In a minority of women with a clinical rectocele, imaging will show a rectal intussusception, a condition that is found in about 4% of our patients and rarely diagnosed clinically. It is clearly associated with symptoms of obstructed defecation.36 The main diagnostic feature of this underdiagnosed condition is splaying of the (normally tubular) anal canal, while the anterior rectal muscularis (and sometimes the posterior as well) is inverted into the anal canal (see Fig. 14.6D). This inversion is propelled by abdominal contents such as small bowel or sigmoid, omentum, or uterus, the latter termed a “colpocele.” Interestingly, rectal intussusception is strongly associated with hiatal ballooning.37
Visual biofeedback, that is, demonstrating the effect of straining on anorectal anatomy to the patient, can help in modifying defecatory behavior. One may also be able to demonstrate the mechanism of anismus which is evident as an inability to relax the levator ani, producing a reduction in anteroposterior hiatal diameters on Valsalva. Translabial ultrasound seems to be a simple, inexpensive alternative to radiologic imaging methods.32
POSTOPERATIVE FINDINGS
Slings
Due to the high echogenicity of polypropylene threads, synthetic suburethral slings are easily visible on translabial ultrasound as linear hyperechogenic structures between the urethral rhabdosphincter and vaginal muscularis.38 They act by dynamic compression of the urethra under load, which is easily demonstrated on imaging, with the sling changing from a linear to a c shape.39 This is likely to be most effective if compression occurs at the locus of maximal urethral pressures, that is, at the midurethra. The type of sling, that is, whether it is a retropubic or a transobturator tape, can be determined in the axial plane, but with some experience, this distinction can also be made on 2D imaging either by placing the transducer in a transverse plane or by following the sling in parasagittal planes. Figure 14.7 demonstrates typical appearances of a transobturator tape in midsagittal, axial, and parasagittal planes. A transobturator tape will reach the levator ani and sometimes perforate its most caudal aspects,40 a retropubic sling curves ventrally to enter the space of Retzius.
Complications such as urinary retention or worsened/de novo urgency and/or urge incontinence often turn out to be due to a tightly curled, excessively tensioned sling which leaves too small a gap between the implant and the symphysis pubis, especially on Valsalva. This “sling-pubis gap” (Fig. 14.8) seems to be the most useful measure of “sling tightness,” with a gap of 8 to 14 mm on maximal Valsalva being rated as “normal.”41 An implant that is close to the urethra, with a low sling-pubis gap of less than 8 mm, will suggest either dilatation/stretching of the sling if identified within the first week or 10 days or a sling division.

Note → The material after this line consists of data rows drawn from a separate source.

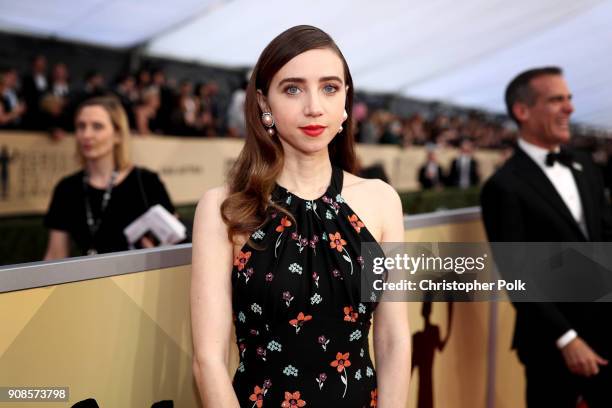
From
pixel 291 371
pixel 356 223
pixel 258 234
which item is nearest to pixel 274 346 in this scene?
pixel 291 371

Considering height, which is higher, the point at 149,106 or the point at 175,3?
the point at 175,3

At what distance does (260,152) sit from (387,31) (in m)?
11.8

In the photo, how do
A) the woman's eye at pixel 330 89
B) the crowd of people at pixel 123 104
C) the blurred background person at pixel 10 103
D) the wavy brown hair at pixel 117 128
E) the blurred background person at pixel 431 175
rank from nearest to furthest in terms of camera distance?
the woman's eye at pixel 330 89
the wavy brown hair at pixel 117 128
the blurred background person at pixel 10 103
the crowd of people at pixel 123 104
the blurred background person at pixel 431 175

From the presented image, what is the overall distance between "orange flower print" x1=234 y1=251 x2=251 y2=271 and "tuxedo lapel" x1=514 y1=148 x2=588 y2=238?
1.71 m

Some slings may be detected close to the external meatus or the bladder neck, and there clearly is a large margin of safety regarding placement.42 The larger the incision, the higher the sling will be found on imaging; if a sling is inserted through an incision contiguous with a colpotomy for anterior repair, it may well come to rest under the trigone, creating appearances similar to after a colposuspension. In this situation, as evident in Figure 14.9, the sling-pubis gap is often very wide, and recurrence of stress incontinence is very likely due to an absence of dynamic compression.
FIGURE 14.8 Appearance of a typical suburethral sling (arrow) in the midsagittal plane at rest (A), on submaximal Valsalva (B), and on maximal Valsalva (C). The line in C demonstrates measurement of the sling-pubis gap. SP, symphysis pubis; B, bladder.